A prognostic signature based on insulin-signaling-pathway genes for hepatocellular carcinoma.

Background: Hepatocellular carcinoma (HCC) is the most common subtype of liver cancer. HCC occurrence, metastasis and therapeutic effect are closely related to tumor metabolic microenvironment. However, the role of insulin-related glucose metabolism in HCC has also not been extensively studied.

Method: Transcriptional profiles and clinical data of HCC samples were retrieved from The Cancer Genome Atlas (TCGA). The insulin signaling pathway related genes were derived from GeneCards and only the protein-coding genes with the top 100 relevance score were retained. Univariate Cox analysis, least absolute shrinkage and selection operator (LASSO) regression analysis and multivariate Cox analysis were conducted to develop the prognosis model. The predictive performance of our prognosis model was assessed by using receiver operating characteristic (ROC) curve, calibration curve and nomogram. Further studies, such as enrichment analysis, drug sensitivity and immunotherapy response were performed to assess the tumor microenvironment and treatment response. The clinical significance of SLC2A1 in HCC was validated with an independent cohort.

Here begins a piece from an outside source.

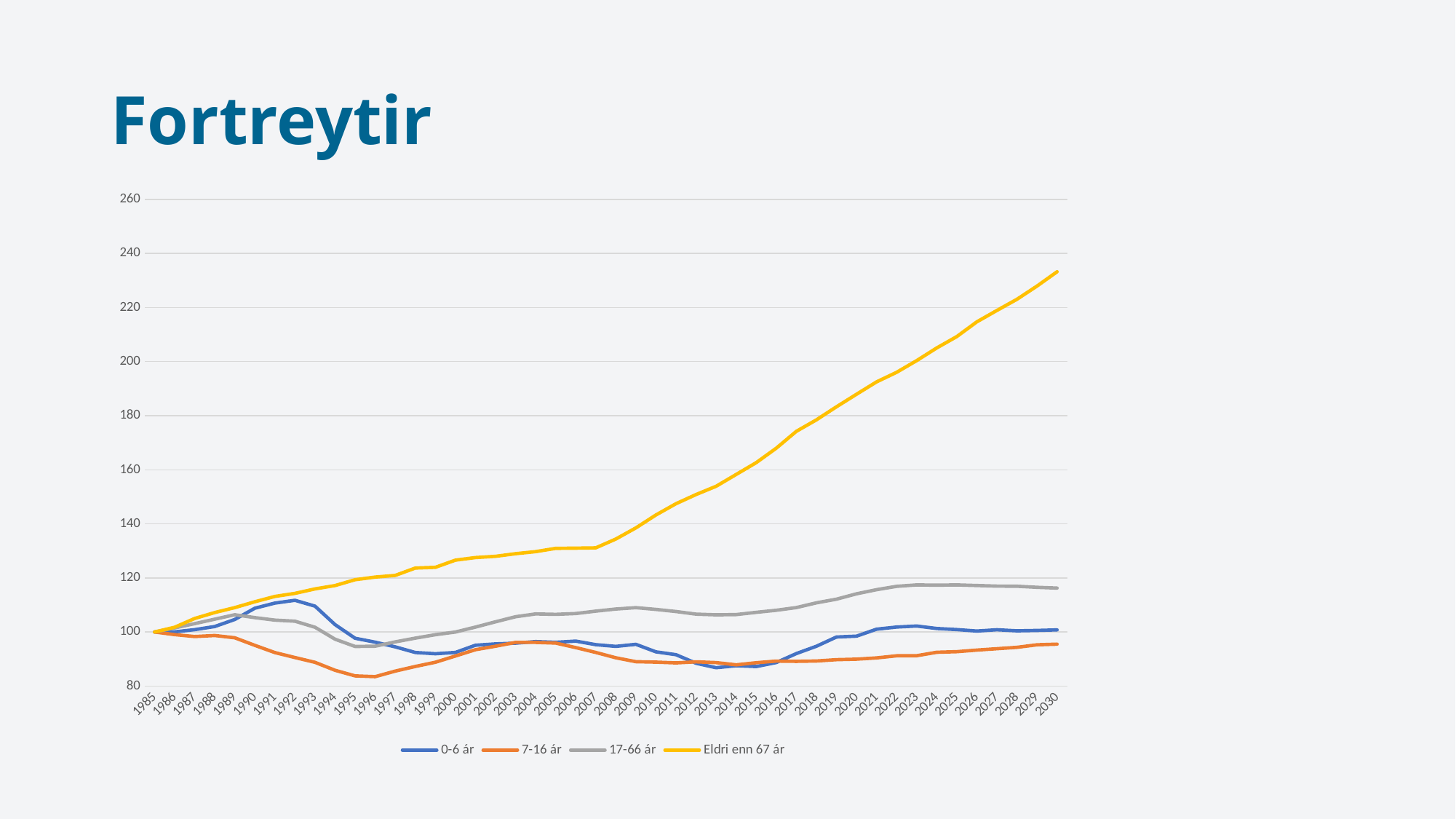
In 2030, which is larger: 17-66 ár or 0-6 ár? 17-66 ár Which series has the highest value in 2030? Eldri enn 67 ár What is the title of the slide? Fortreytir Is the value for 7-16 ár in 1996 greater or less than 90? less Is the value for Eldri enn 67 ár in 2030 greater or less than 220? greater Which series has the lowest value in 2030? 7-16 ár How many series does the legend list? 4 Does the Eldri enn 67 ár series rise or fall from 1985 to 2030? rise Is the value for 17-66 ár in 2030 greater or less than 120? less What kind of chart is shown on the slide? line chart How many years are shown along the x axis? 46 What value do all four series start at in 1985? 100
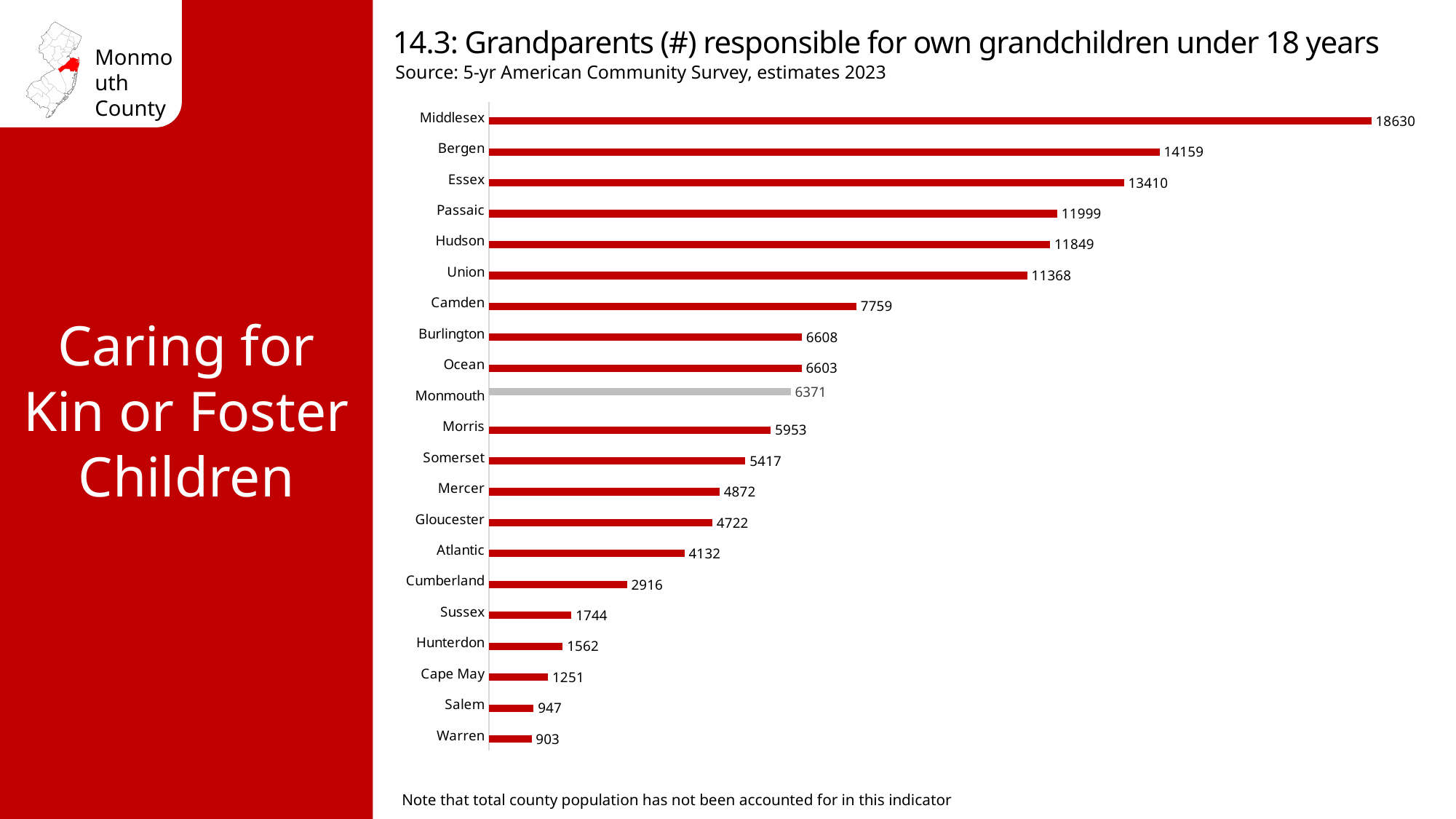
Which county has the highest value? Middlesex Which county's bar is shown in grey rather than red? Monmouth Which county has the lowest value? Warren Which is larger, the value for Camden or the value for Burlington? Camden What is the value for Cumberland? 2916 How many counties are shown in the chart? 21 What is the difference between the values for Bergen and Essex? 749 What is the difference between the values for Monmouth and Morris? 418 Which is larger, the value for Hunterdon or the value for Sussex? Sussex What is the value for Monmouth? 6371 What kind of chart is shown on the slide? Bar chart What is the value for Middlesex? 18630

Results: We constructed a prognostic signature based on 4 insulin pathway related genes: RHEB, PRKAA2, SLC2A1 and FOXO1. HCC patients divided into high-risk and low-risk group according to the median risk score. We evaluated the signature in training set, validation set and entire set. The Kaplan-Meier (K-M) survival curve revealed that patients in low-risk group had longer survival. Even in different clinicopathological subgroups, the prognostic signature had good prognostic performance. We also identified that commonly used chemotherapy agents such as 5-fluorouracil, gemcitabine, paclitaxel, sorafenib and sunitinib showed significant sensitivity in the high-risk group. The TIDE algorithm suggested that patients in high-risk group may be more sensitive to immunotherapy. SLC2A1 was selected as the core gene, and the Kaplan-Meier survival curve showed that SLC2A1 positive was significantly associated with prognosis in a HCC independent cohort. Univariate and multivariate Cox analysis demonstrated that SLC2A1 was an independent risk variable for poor prognosis.

Conclusions: In summary, we constructed a prognostic signature based on insulin signaling pathway genes. The excellent performance and applicability of our model underscores its advantages and reliability as a clinical tool. Moreover, we validated SLC2A1 was an independent prognostic factor in a HCC independent cohort.